Member of the Oregon House of Representatives from the 31st district
- In office 1988–1994

Member of the Oregon Senate from the 16th district
- In office 1994–2002

Personal details
- Born: May 24, 1924 Portland, Oregon, U.S.
- Died: March 16, 2026 (aged 101) Salem, Oregon, U.S.
- Party: Republican
- Spouse: Thelma
- Children: 3
- Alma mater: Western Washington University Pensacola Naval Aviator School
- Profession: Broker

Military service
- Branch: United States Navy
- Conflict: World War II Battle of the Atlantic; ;

= Gene Derfler =

American politician (1924–2026)

Eugene Leo Derfler (May 24, 1924 – March 16, 2026) was an American politician who was a member of the Oregon House of Representatives and Oregon State Senate. He was the last Republican to serve as Senate President.

==Early life==
Derfler was born on May 24, 1924, in Portland, Oregon. He was a graduate from Western Washington College of Education (now Western Washington University) and the Pensacola Naval Aviator School. During World War II, Derfler flew PBY Catalina Bombers over the Atlantic Ocean from Florida to search for German Submarines in the Battle of the Atlantic, serving as a Lieutenant in the navy from 1943 to 1946. After the war, he moved to West Salem where he operated NICO Furniture, before getting into politics to reform the workers compensation system.

==Political career==
In 1988, Derfler ran for the Oregon House of Representatives, winning the November election as a Republican for District 31 in Salem. After re-election to the seat in 1990 and 1992, he moved to the Oregon Senate after winning election in 1994, where he remained until 2001. Derfler represented District 16 in the Senate. He was a real estate broker at Coldwell Banker Mountain West Real Estate.
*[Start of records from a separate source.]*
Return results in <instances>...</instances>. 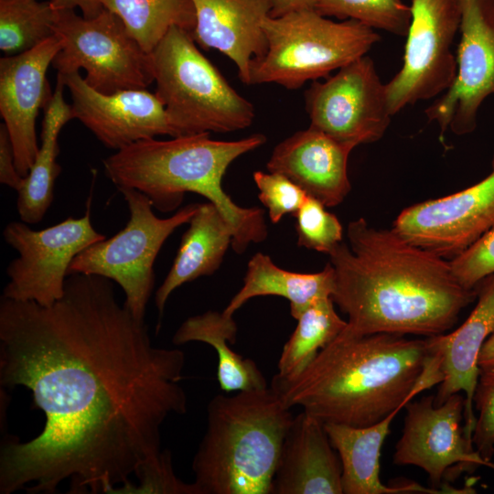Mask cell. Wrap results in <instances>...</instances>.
<instances>
[{
    "mask_svg": "<svg viewBox=\"0 0 494 494\" xmlns=\"http://www.w3.org/2000/svg\"><path fill=\"white\" fill-rule=\"evenodd\" d=\"M402 409L394 410L379 423L369 426L324 424L341 461L343 494L443 493L417 483L385 486L380 479L381 449L392 421Z\"/></svg>",
    "mask_w": 494,
    "mask_h": 494,
    "instance_id": "7402d4cb",
    "label": "cell"
},
{
    "mask_svg": "<svg viewBox=\"0 0 494 494\" xmlns=\"http://www.w3.org/2000/svg\"><path fill=\"white\" fill-rule=\"evenodd\" d=\"M59 9L51 2L0 0V49L11 56L55 36Z\"/></svg>",
    "mask_w": 494,
    "mask_h": 494,
    "instance_id": "f1b7e54d",
    "label": "cell"
},
{
    "mask_svg": "<svg viewBox=\"0 0 494 494\" xmlns=\"http://www.w3.org/2000/svg\"><path fill=\"white\" fill-rule=\"evenodd\" d=\"M465 405L466 397L459 392L438 405L433 395L408 402L394 464L421 467L435 489L452 466L458 472L479 465L491 467L493 462L484 460L466 437L461 424Z\"/></svg>",
    "mask_w": 494,
    "mask_h": 494,
    "instance_id": "9a60e30c",
    "label": "cell"
},
{
    "mask_svg": "<svg viewBox=\"0 0 494 494\" xmlns=\"http://www.w3.org/2000/svg\"><path fill=\"white\" fill-rule=\"evenodd\" d=\"M433 355L430 337L340 333L299 376L271 387L324 424L369 426L435 385L423 376Z\"/></svg>",
    "mask_w": 494,
    "mask_h": 494,
    "instance_id": "3957f363",
    "label": "cell"
},
{
    "mask_svg": "<svg viewBox=\"0 0 494 494\" xmlns=\"http://www.w3.org/2000/svg\"><path fill=\"white\" fill-rule=\"evenodd\" d=\"M355 147L309 126L280 142L266 167L285 175L324 206L335 207L351 189L348 160Z\"/></svg>",
    "mask_w": 494,
    "mask_h": 494,
    "instance_id": "ac0fdd59",
    "label": "cell"
},
{
    "mask_svg": "<svg viewBox=\"0 0 494 494\" xmlns=\"http://www.w3.org/2000/svg\"><path fill=\"white\" fill-rule=\"evenodd\" d=\"M478 364L479 368L494 365V334L483 344L478 355Z\"/></svg>",
    "mask_w": 494,
    "mask_h": 494,
    "instance_id": "f35d334b",
    "label": "cell"
},
{
    "mask_svg": "<svg viewBox=\"0 0 494 494\" xmlns=\"http://www.w3.org/2000/svg\"><path fill=\"white\" fill-rule=\"evenodd\" d=\"M456 280L467 289L494 274V228L450 261Z\"/></svg>",
    "mask_w": 494,
    "mask_h": 494,
    "instance_id": "e575fe53",
    "label": "cell"
},
{
    "mask_svg": "<svg viewBox=\"0 0 494 494\" xmlns=\"http://www.w3.org/2000/svg\"><path fill=\"white\" fill-rule=\"evenodd\" d=\"M494 228V152L491 172L465 189L412 205L392 230L409 242L453 259Z\"/></svg>",
    "mask_w": 494,
    "mask_h": 494,
    "instance_id": "5bb4252c",
    "label": "cell"
},
{
    "mask_svg": "<svg viewBox=\"0 0 494 494\" xmlns=\"http://www.w3.org/2000/svg\"><path fill=\"white\" fill-rule=\"evenodd\" d=\"M305 105L309 126L355 146L381 139L392 116L385 83L367 55L325 81H312L305 92Z\"/></svg>",
    "mask_w": 494,
    "mask_h": 494,
    "instance_id": "7c38bea8",
    "label": "cell"
},
{
    "mask_svg": "<svg viewBox=\"0 0 494 494\" xmlns=\"http://www.w3.org/2000/svg\"><path fill=\"white\" fill-rule=\"evenodd\" d=\"M58 9L79 8L84 17L91 18L98 16L103 9L102 0H48Z\"/></svg>",
    "mask_w": 494,
    "mask_h": 494,
    "instance_id": "8d00e7d4",
    "label": "cell"
},
{
    "mask_svg": "<svg viewBox=\"0 0 494 494\" xmlns=\"http://www.w3.org/2000/svg\"><path fill=\"white\" fill-rule=\"evenodd\" d=\"M55 35L61 48L51 65L59 74L83 69L86 82L103 93L146 89L154 82L150 53L105 8L91 18L77 15L74 9L59 10Z\"/></svg>",
    "mask_w": 494,
    "mask_h": 494,
    "instance_id": "9c48e42d",
    "label": "cell"
},
{
    "mask_svg": "<svg viewBox=\"0 0 494 494\" xmlns=\"http://www.w3.org/2000/svg\"><path fill=\"white\" fill-rule=\"evenodd\" d=\"M475 289L478 301L465 322L450 333L432 337L441 354L443 376L435 403L441 404L455 393H465L464 431L470 443L476 423L473 396L479 372L478 355L494 334V274L482 279Z\"/></svg>",
    "mask_w": 494,
    "mask_h": 494,
    "instance_id": "ffe728a7",
    "label": "cell"
},
{
    "mask_svg": "<svg viewBox=\"0 0 494 494\" xmlns=\"http://www.w3.org/2000/svg\"><path fill=\"white\" fill-rule=\"evenodd\" d=\"M326 208L317 199L307 196L294 215L296 219L298 246L328 254L343 242L341 223L337 216L326 210Z\"/></svg>",
    "mask_w": 494,
    "mask_h": 494,
    "instance_id": "4dcf8cb0",
    "label": "cell"
},
{
    "mask_svg": "<svg viewBox=\"0 0 494 494\" xmlns=\"http://www.w3.org/2000/svg\"><path fill=\"white\" fill-rule=\"evenodd\" d=\"M188 224L173 264L156 293L155 304L159 316L177 287L213 274L231 246L232 229L211 202L199 203Z\"/></svg>",
    "mask_w": 494,
    "mask_h": 494,
    "instance_id": "603a6c76",
    "label": "cell"
},
{
    "mask_svg": "<svg viewBox=\"0 0 494 494\" xmlns=\"http://www.w3.org/2000/svg\"><path fill=\"white\" fill-rule=\"evenodd\" d=\"M58 75L70 92L73 119L104 146L117 151L144 139L178 136L156 93L145 89L103 93L90 86L79 71Z\"/></svg>",
    "mask_w": 494,
    "mask_h": 494,
    "instance_id": "2e32d148",
    "label": "cell"
},
{
    "mask_svg": "<svg viewBox=\"0 0 494 494\" xmlns=\"http://www.w3.org/2000/svg\"><path fill=\"white\" fill-rule=\"evenodd\" d=\"M328 253L331 298L348 316L342 334H445L477 296L455 277L450 261L416 246L392 229L360 218Z\"/></svg>",
    "mask_w": 494,
    "mask_h": 494,
    "instance_id": "7a4b0ae2",
    "label": "cell"
},
{
    "mask_svg": "<svg viewBox=\"0 0 494 494\" xmlns=\"http://www.w3.org/2000/svg\"><path fill=\"white\" fill-rule=\"evenodd\" d=\"M253 180L259 190L258 198L267 209L270 220L278 223L285 214L295 215L307 194L298 185L277 172L255 171Z\"/></svg>",
    "mask_w": 494,
    "mask_h": 494,
    "instance_id": "d6a6232c",
    "label": "cell"
},
{
    "mask_svg": "<svg viewBox=\"0 0 494 494\" xmlns=\"http://www.w3.org/2000/svg\"><path fill=\"white\" fill-rule=\"evenodd\" d=\"M410 9L403 66L385 83L392 115L442 95L456 74L452 45L460 25L458 0H412Z\"/></svg>",
    "mask_w": 494,
    "mask_h": 494,
    "instance_id": "8fae6325",
    "label": "cell"
},
{
    "mask_svg": "<svg viewBox=\"0 0 494 494\" xmlns=\"http://www.w3.org/2000/svg\"><path fill=\"white\" fill-rule=\"evenodd\" d=\"M473 405L478 414L472 444L484 460L491 461L494 454V365L479 368Z\"/></svg>",
    "mask_w": 494,
    "mask_h": 494,
    "instance_id": "836d02e7",
    "label": "cell"
},
{
    "mask_svg": "<svg viewBox=\"0 0 494 494\" xmlns=\"http://www.w3.org/2000/svg\"><path fill=\"white\" fill-rule=\"evenodd\" d=\"M142 48L151 53L173 27L192 33L195 10L190 0H102Z\"/></svg>",
    "mask_w": 494,
    "mask_h": 494,
    "instance_id": "83f0119b",
    "label": "cell"
},
{
    "mask_svg": "<svg viewBox=\"0 0 494 494\" xmlns=\"http://www.w3.org/2000/svg\"><path fill=\"white\" fill-rule=\"evenodd\" d=\"M190 31L171 27L150 53L156 95L178 136L249 127L253 104L197 48Z\"/></svg>",
    "mask_w": 494,
    "mask_h": 494,
    "instance_id": "8992f818",
    "label": "cell"
},
{
    "mask_svg": "<svg viewBox=\"0 0 494 494\" xmlns=\"http://www.w3.org/2000/svg\"><path fill=\"white\" fill-rule=\"evenodd\" d=\"M266 142L254 134L236 141H220L209 133L156 138L133 143L104 158L105 176L120 188L145 194L161 212L177 209L188 192L216 206L232 229L231 248L242 254L251 243L263 242L268 230L262 209L237 205L222 188L230 165Z\"/></svg>",
    "mask_w": 494,
    "mask_h": 494,
    "instance_id": "277c9868",
    "label": "cell"
},
{
    "mask_svg": "<svg viewBox=\"0 0 494 494\" xmlns=\"http://www.w3.org/2000/svg\"><path fill=\"white\" fill-rule=\"evenodd\" d=\"M334 273L329 263L317 273L290 272L274 263L271 257L257 252L249 261L243 285L223 310L228 316L252 297L277 295L290 303V314L296 319L313 302L331 297Z\"/></svg>",
    "mask_w": 494,
    "mask_h": 494,
    "instance_id": "cb8c5ba5",
    "label": "cell"
},
{
    "mask_svg": "<svg viewBox=\"0 0 494 494\" xmlns=\"http://www.w3.org/2000/svg\"><path fill=\"white\" fill-rule=\"evenodd\" d=\"M60 48L61 41L55 35L30 50L0 59V114L23 177L39 149L36 120L39 110L51 100L47 72Z\"/></svg>",
    "mask_w": 494,
    "mask_h": 494,
    "instance_id": "e0dca14e",
    "label": "cell"
},
{
    "mask_svg": "<svg viewBox=\"0 0 494 494\" xmlns=\"http://www.w3.org/2000/svg\"><path fill=\"white\" fill-rule=\"evenodd\" d=\"M460 41L456 74L450 88L424 113L440 128L456 135L477 128L483 102L494 94V0H458Z\"/></svg>",
    "mask_w": 494,
    "mask_h": 494,
    "instance_id": "4fadbf2b",
    "label": "cell"
},
{
    "mask_svg": "<svg viewBox=\"0 0 494 494\" xmlns=\"http://www.w3.org/2000/svg\"><path fill=\"white\" fill-rule=\"evenodd\" d=\"M64 88L63 80L57 75L55 91L44 109L38 152L17 190V213L27 224L42 220L52 203L55 181L61 172V166L57 163L59 134L63 126L73 119L71 105L63 97Z\"/></svg>",
    "mask_w": 494,
    "mask_h": 494,
    "instance_id": "d4e9b609",
    "label": "cell"
},
{
    "mask_svg": "<svg viewBox=\"0 0 494 494\" xmlns=\"http://www.w3.org/2000/svg\"><path fill=\"white\" fill-rule=\"evenodd\" d=\"M130 217L124 228L109 239L99 241L72 261L69 275L102 276L118 284L124 293V306L145 320V309L155 285L154 263L166 239L179 226L188 223L199 203H191L169 218H158L150 199L134 188L118 189Z\"/></svg>",
    "mask_w": 494,
    "mask_h": 494,
    "instance_id": "ba28073f",
    "label": "cell"
},
{
    "mask_svg": "<svg viewBox=\"0 0 494 494\" xmlns=\"http://www.w3.org/2000/svg\"><path fill=\"white\" fill-rule=\"evenodd\" d=\"M24 181L16 165L14 148L8 131L4 124L0 125V182L18 190Z\"/></svg>",
    "mask_w": 494,
    "mask_h": 494,
    "instance_id": "d590c367",
    "label": "cell"
},
{
    "mask_svg": "<svg viewBox=\"0 0 494 494\" xmlns=\"http://www.w3.org/2000/svg\"><path fill=\"white\" fill-rule=\"evenodd\" d=\"M264 55L251 64L250 85L275 83L288 90L328 78L367 55L381 37L356 20L333 21L315 8L268 16L263 22Z\"/></svg>",
    "mask_w": 494,
    "mask_h": 494,
    "instance_id": "52a82bcc",
    "label": "cell"
},
{
    "mask_svg": "<svg viewBox=\"0 0 494 494\" xmlns=\"http://www.w3.org/2000/svg\"><path fill=\"white\" fill-rule=\"evenodd\" d=\"M290 409L273 387L214 396L192 461L199 493L271 494Z\"/></svg>",
    "mask_w": 494,
    "mask_h": 494,
    "instance_id": "5b68a950",
    "label": "cell"
},
{
    "mask_svg": "<svg viewBox=\"0 0 494 494\" xmlns=\"http://www.w3.org/2000/svg\"><path fill=\"white\" fill-rule=\"evenodd\" d=\"M315 9L327 17L356 20L372 29L407 35L411 9L403 0H318Z\"/></svg>",
    "mask_w": 494,
    "mask_h": 494,
    "instance_id": "f546056e",
    "label": "cell"
},
{
    "mask_svg": "<svg viewBox=\"0 0 494 494\" xmlns=\"http://www.w3.org/2000/svg\"><path fill=\"white\" fill-rule=\"evenodd\" d=\"M236 336L233 316L209 310L187 318L175 332L172 342L183 345L196 341L211 346L218 355V382L227 393L267 388L266 380L254 360L230 348L229 343H235Z\"/></svg>",
    "mask_w": 494,
    "mask_h": 494,
    "instance_id": "484cf974",
    "label": "cell"
},
{
    "mask_svg": "<svg viewBox=\"0 0 494 494\" xmlns=\"http://www.w3.org/2000/svg\"><path fill=\"white\" fill-rule=\"evenodd\" d=\"M185 355L152 343L145 320L113 281L68 275L52 306L0 300L1 388L24 387L45 424L36 437L5 436L0 494L113 493L161 450V428L188 411Z\"/></svg>",
    "mask_w": 494,
    "mask_h": 494,
    "instance_id": "6da1fadb",
    "label": "cell"
},
{
    "mask_svg": "<svg viewBox=\"0 0 494 494\" xmlns=\"http://www.w3.org/2000/svg\"><path fill=\"white\" fill-rule=\"evenodd\" d=\"M296 320L295 329L282 349L278 372L272 385L284 384L299 376L317 353L347 327V321L338 315L330 296L313 302Z\"/></svg>",
    "mask_w": 494,
    "mask_h": 494,
    "instance_id": "4316f807",
    "label": "cell"
},
{
    "mask_svg": "<svg viewBox=\"0 0 494 494\" xmlns=\"http://www.w3.org/2000/svg\"><path fill=\"white\" fill-rule=\"evenodd\" d=\"M342 466L325 424L302 411L282 445L271 494H343Z\"/></svg>",
    "mask_w": 494,
    "mask_h": 494,
    "instance_id": "d6986e66",
    "label": "cell"
},
{
    "mask_svg": "<svg viewBox=\"0 0 494 494\" xmlns=\"http://www.w3.org/2000/svg\"><path fill=\"white\" fill-rule=\"evenodd\" d=\"M195 10L192 37L205 49H216L231 59L239 79L250 85L252 60L266 52L263 20L270 0H190Z\"/></svg>",
    "mask_w": 494,
    "mask_h": 494,
    "instance_id": "44dd1931",
    "label": "cell"
},
{
    "mask_svg": "<svg viewBox=\"0 0 494 494\" xmlns=\"http://www.w3.org/2000/svg\"><path fill=\"white\" fill-rule=\"evenodd\" d=\"M91 196L81 218L68 217L39 231L32 230L24 221H11L5 227V241L19 255L6 268L9 281L2 296L45 306L63 296L73 259L90 245L105 239L91 221Z\"/></svg>",
    "mask_w": 494,
    "mask_h": 494,
    "instance_id": "30bf717a",
    "label": "cell"
},
{
    "mask_svg": "<svg viewBox=\"0 0 494 494\" xmlns=\"http://www.w3.org/2000/svg\"><path fill=\"white\" fill-rule=\"evenodd\" d=\"M134 481L114 489L113 493L200 494L197 485L186 483L177 477L171 454L163 450L154 460L145 465Z\"/></svg>",
    "mask_w": 494,
    "mask_h": 494,
    "instance_id": "1f68e13d",
    "label": "cell"
},
{
    "mask_svg": "<svg viewBox=\"0 0 494 494\" xmlns=\"http://www.w3.org/2000/svg\"><path fill=\"white\" fill-rule=\"evenodd\" d=\"M270 16L278 17L291 12L315 8L318 0H270Z\"/></svg>",
    "mask_w": 494,
    "mask_h": 494,
    "instance_id": "74e56055",
    "label": "cell"
}]
</instances>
While in the Senate he served two sessions as the majority leader for the Republican Party, and during his last session in the Senate in 2001, he was the Senate President, the last Republican to hold that position.

==Personal life and death==
Derfler married Thelma Marie Derfler around 1945; they had three children together. He was honored as a guest in the Oregon Senate in February 2024, at age 99. He turned 100 on May 24, 2024, and died on March 16, 2026, aged 101, at a retirement home in Salem.